* INSTRUCTIONS
A – Summarize the cross-validation excerpt in two sentences.
B – Carry the cross-validation excerpt forward, starting right after the statement "pred = self.predict(X)".

We can see that there is a bias-variance tradeoff where a model with lower bias tends to achieve higher variance, and vice versa, in general. To find the optimal model, we need to balance the bias-variance tradeoff and avoid overfitting and underfitting by choosing the model with the right level of complexity. What is difficult about this is that we need to do that without seeing the testing dataset because we choose the model in Step 3: Model Training, before we engage with the testing dataset in Step 4: Model Evaluation.

Cross Validation

The challenge of choosing the model with the right bias for achieving low variance comes up all the time, and ML researchers have been tackling this challenge in multiple ways. One of the ways they came up with is cross-validation.

When choosing the model, we can simply set up a pseudo testing dataset called a validation dataset by taking some portion of the training dataset. Then, we can use metrics on the validation dataset to estimate the variance of the models and choose the one with the lowest estimated variance. However, we want the validation dataset to be representative of the whole dataset, which is difficult to assume given that the validation dataset is just a fraction of the training dataset.

Hence, instead of only using one validation dataset, we divide the training dataset into k small groups, leave each one out for it to be used as a validation dataset to compute metrics, and take the average of the metrics. This way, we can utilize the training dataset fully and have a better estimate of the variance of the model. This method is called k-fold cross-validation.

Even then, we might see groups with only one class when the dataset is imbalanced. In such a case, we can use stratified k-fold cross-validation, where we put at least one data point from each class in every group. You can also use shuffle split cross-validation, where you allow the same data to be randomly picked in more than one group so that cross-validation can be performed even when the training dataset is small.

Code Implementation

Let's see cross-validation in action. Here, I will be using the Iris dataset, and the task is to predict the iris species. Now, we have three cadidate models to choose from.

log(odds) = w_1 pl + w_2 \\ log(odds) = w_1 sl + w_2 sw + w_3 pl + w_4 pw + w_5 \\ log(odds) = w_1 pl^2 + w_2 pl + w_3

We can use SoftmaxRegressionGD for all of the models, except that we need to modify few things.

class SoftmaxRegressionGD():
  def __init__(self, lr=0.001, basis="model_1"):
    self.lr = lr # Learning rate
    self.history = [] # History of loss
    self.basis = basis
    shapes = {"model_1": 1, "model_2": 4, "model_3": 2}
    self.W = np.ones((shapes[self.basis], y.shape[1]))
    self.b = np.ones(y.shape[1])
 
  def transform(self, X):
    if self.basis == "model_1":
        return X[:,0][:, np.newaxis]
    elif self.basis == "model_3":
        return np.concatenate(([X[:,0]**2], [X[:,0]])).T
    else:
        return X
 
  def predict(self, X):
    X = self.transform(X)
    
    # Stabilize the softmax calculation using the log-sum-exp trick
    logits = np.matmul(X, self.W) + self.b
    max_logits = np.max(logits, axis=1, keepdims=True)
    
    stabilized_logits = logits - max_logits  # Prevent overflow
    odds = np.exp(stabilized_logits)
    total_odds = np.sum(odds, axis=1, keepdims=True)
 
    return odds / total_odds  # Normalized probabilities
 
  def fit(self, X, y, epochs=100):
    X = self.transform(X)
    for i in range(epochs):
      pred = self.predict(X)

* PROVIDED DATA
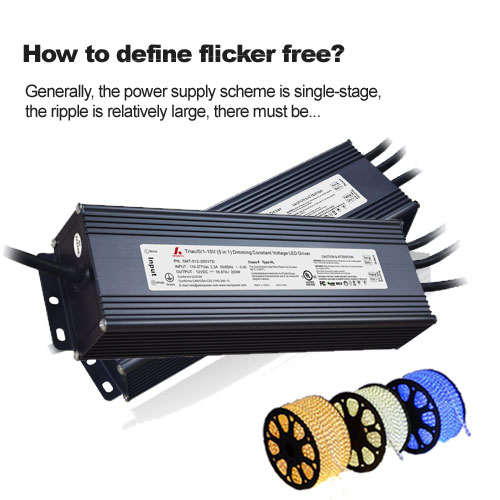 How to define flicker free?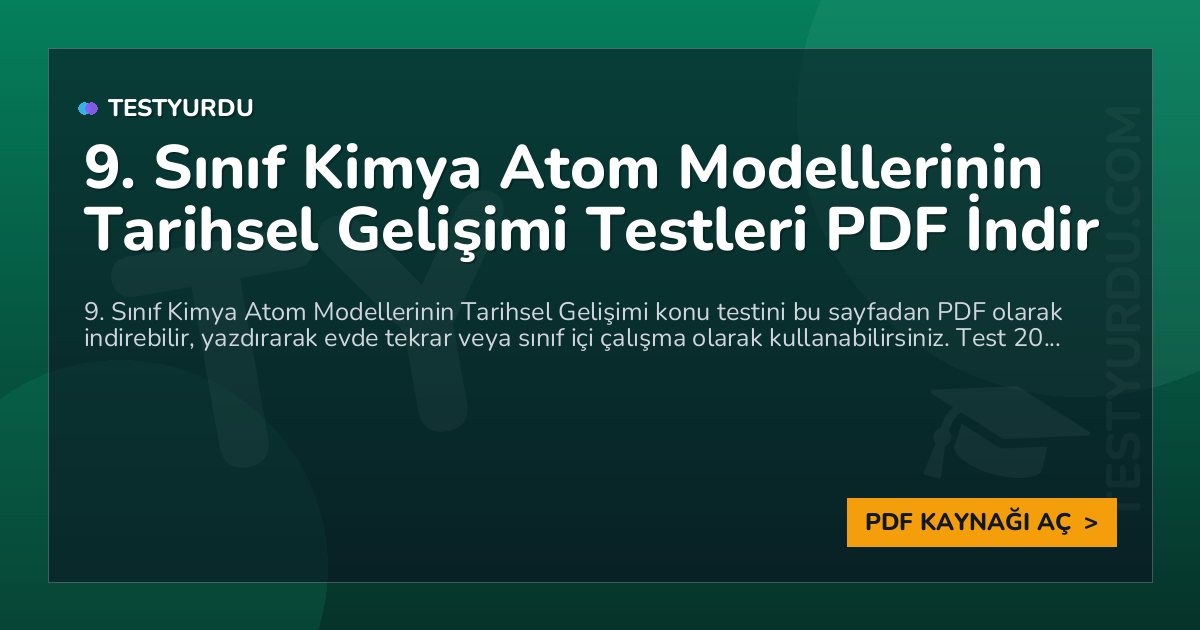 9. Sınıf Kimya Atom Modellerinin Tarihsel Gelişimi Testi PDF İndir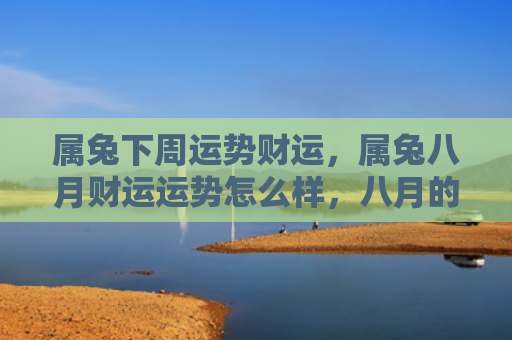 属兔下周运势财运，属兔八月财运运势怎么样，八月的财运如何呢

* EXPECTED RESULTS
A – Choosing a model means balancing the bias-variance tradeoff before seeing the testing dataset. Cross-validation addresses this by holding out part of the training dataset for validation, or in k-fold cross-validation by leaving out each of k groups in turn and averaging the metrics; stratified and shuffle split variants cover imbalanced or small datasets, and a code implementation begins on the Iris dataset with three candidate models.

B –
      self.history.append(log_loss(y, pred))
 
      diff = 1 - pred
      grad_W = np.matmul(X.T, diff*y)
      grad_b = np.sum(diff*y, axis=0)
 
      self.W += self.lr * grad_W
      self.b += self.lr * grad_b
    return self.history

We set up a transform method that changes the dimensions of the input, and we set up different shapes for weights according to the equations. Another change being made is the log-sum-exp trick in predict, where we try not to have a number too large for exp by taking max out of the equation before computing odds. This prevents the exp of a number that is too large. Now, we can define a function for performing cross-validation.

from sklearn.model_selection import StratifiedKFold
 
def sm_cross_validation(X, y, models, score, epochs=500, n_splits=10, shuffle=True, verbose=True):
  scores = {}
  kf = StratifiedKFold(n_splits=n_splits, shuffle=shuffle)
  
  for i, (train_index, test_index) in enumerate(kf.split(X, np.argmax(y, axis=1))):
    print(f"{i+1}th Fold") if verbose else None
    for m in models:
      sm = SoftmaxRegressionGD(basis=m)
      sm.fit(X[train_index], y[train_index], epochs=epochs)
      pred = sm.predict(X[test_index])
      pred, y_val = np.argmax(pred, axis=1), np.argmax(y[test_index], axis=1)
      scores[m] = scores.get(m, 0) + (score(y_val, pred) / n_splits)
      print(f"{m}: {scores[m]}") if verbose else None
 
  return scores

The above uses StratifiedKFold from sklearn.model_selection to get indices of stratified k-fold. We can fit models with different basis functions on each fold and compare the average value of metrics. The metrics we will use here is weighted-average F1-score.

from sklearn.metrics import f1_score
 
def f1_weighted(y_true, pred):
  return f1_score(y_true, pred, average="weighted")

Using all of the above, let's perform the cross-validation!

sm_cross_validation(X_train, y_train, ["model_1", "model_2", "model_3"], f1_weighted, verbose=False)
 
# {'model_1': 0.32254578754578755,
#  'model_2': 0.8637539682539682,
#  'model_3': 0.1835164835164835}

We can see that the model_2, which is actually the same model we have trained before in the past article on softmax regression, achieved the best result or lowest variance. Then, we can confidently choose model_2 to train with the whole training data.

Hyperparameter Tuning

As we have just demonstrated above, we can use cross-validation to choose the model with the best basis function or hyperparameter. The hyperparameters are parameters of the model that are not optimized during training, and the process of figuring out the best combination of hyperparameters is called hyperparameter tuning.

Other than the basis function, there is another hyperparameter of SoftmaxRegressionGD that we did not optimize for, and that is the learning rate. In fact, the above cross-validation only checked the best basis functions given that the learning rate is set to the default value of 0.001. How do we perform hyperparameter tuning and obtain the best combination of basis functions and learning rates? There are two ways of doing this: grid search and random search.

The grid search cross-validation is essentially a brute force approach, which uses nested loops to test all the combinations of hyperparameters. However, some models take quite a long time to finish training or have so many hyperparameters that it is practically impossible to test all of the combinations. The random search cross-validation, instead, takes the distribution of the hyperparameters and randomly picks a few combinations to test so that we can save time while gaining insights about the hyperparameters.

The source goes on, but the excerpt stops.